- _Objetivo do exercício_
Escreva a continuação do texto sobre os motivos que levam os lavradores a continuar a cultivar trigo, começando logo a seguir à última frase apresentada.

- _Excerto do texto_
################

É frequente ouvir dizer: mas então porque continuam a cultivar trigo?
Várias são as razões:
O horror do lavrador em mudar de ofício;
O não saber como viver no dia de amanhã abandonando a agricultura;
A solidariedade com o próprio pessoal rural quando se é lavrador, porque o seareiro, esse, já voltou a assalariado;
A necessidade de solver encargos nas caixas de crédito e empréstimos de cultura;
A esperança, há tantos anos frustrada, de ter um ano bom;
Encargos que continuam exigidos mesmo depois de suspensa ou interrompida a exploração agrícola, visto empenharem todos os capitais móveis e fundiários;
Necessidades de pastos e palhas para a exploração pecuária;
Um imperativo moral de solidariedade nacional pela consciência da necessidade da alimentação pública;
A esperança de uma modificação favorável da tabela oficial do preço do trigo.

################

- _Material apresentado_
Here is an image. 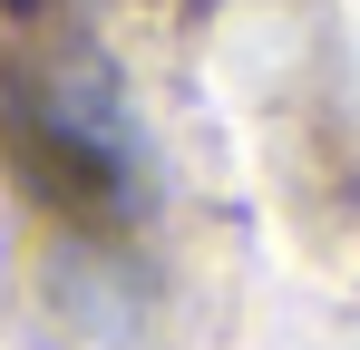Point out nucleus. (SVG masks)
<instances>
[{
	"mask_svg": "<svg viewBox=\"0 0 360 350\" xmlns=\"http://www.w3.org/2000/svg\"><path fill=\"white\" fill-rule=\"evenodd\" d=\"M20 156L68 214H127L146 195V127L98 49H39L20 68Z\"/></svg>",
	"mask_w": 360,
	"mask_h": 350,
	"instance_id": "obj_1",
	"label": "nucleus"
}]
</instances>
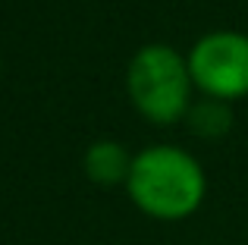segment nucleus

################

- _Resultado_
Estas as razões principais da situação da lavoura em geral e da trigueira em especial.
Digo em geral porque uma parte da lavoura não está nestas circunstâncias. Vamos ver qual e porquê:
Não está em crise o lavrador que se fez negociante, diminuindo concomitantemente a sua cultura cerealífera, ou fez a mercado negro»;
Não o está o que baseou a sua exploração na pecuária, porque pouco despende com pessoal e a actual baixa de preços, por recente, ainda não o afectou grandemente;
Não o está igualmente o que tem grandes montados e engorda porcos, bem como o que tem cortiça, apesar da depreciação do já atingido;
Não está ainda o que dispõe de outros rendimentos a que pode recorrer ou tem possibilidade de certas culturas, como a do arroz;
Finalmente, não o estão os de regiões onde culturas variadas, como a da oliveira, a da vinha, a do milho e 03 montados, não os obrigam a depender da cultura quase exclusiva de cereais.
Os desta última são os que devem as grandes quantias à Caixa Geral de Depósitos, ao Crédito Predial e aos outros bancos.
Sr. Presidente: há mais de cinquenta anos que cultivo trigo (desde 1895, isto é, há cinquenta e três anos).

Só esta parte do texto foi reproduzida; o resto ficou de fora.